As intelligence becomes embedded in phones, televisions and household devices, the infrastructure securing these endpoints must scale accordingly.

Samsung positions its Knox security platform as a foundation for this shift, built into devices from the chipset up to protect sensitive data across every layer.

Shin said during the panel: "Trust in AI starts with security that's proven, not promised. For more than a decade, Samsung Knox has provided a deeply embedded security platform designed to protect sensitive data at every layer."

Knox Matrix, Samsung's cross-device framework, enables devices to validate each other within a network. This mutual authentication reduces the risk of a single point of failure and creates ongoing verification loops that could lessen the burden on centralised security infrastructure.

For data centres managing AI workloads, this approach suggests a future where edge devices handle more of their own authentication and threat detection, potentially reducing the volume of security traffic routed back to core facilities.

Samsung Electronics' panel at CES 2026 in Las Vegas. Picture: Samsung

Infrastructure for transparency

Beyond encryption and authentication, the panel explored how trust in AI ties into ethical design and user control. 

Samsung highlighted industry partnerships with companies like Google and Microsoft as examples of collaborative work on interoperability and shared security protocols.

Allie stressed the value of transparency in data usage and model operation. 
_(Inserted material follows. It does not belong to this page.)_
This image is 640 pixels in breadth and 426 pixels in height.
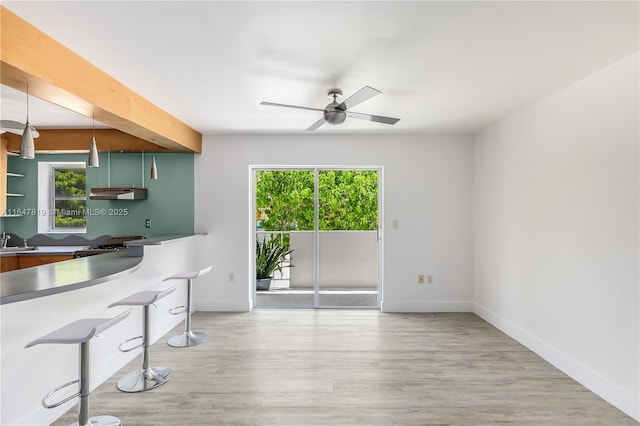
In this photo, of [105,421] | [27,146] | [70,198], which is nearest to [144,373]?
[105,421]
Zack acknowledged the risks of misinformation and misuse, but added during the discussion: "For every risk, there is also a countermeasure and technology itself will play a critical role in mitigating AI's downsides."

Amy offered a pragmatic view: "I don't think they're making decisions based on trust alone. People aren't paying for trust. They buy things because of convenience. So, if the AI piece of this hooks people in, it makes their lives easier and more convenient."

The panel agreed that long-term trust is likely to be built by embedding transparency, accountability and clear user choice into every product from the outset – a requirement that extends from consumer devices back through the data centre infrastructure supporting them.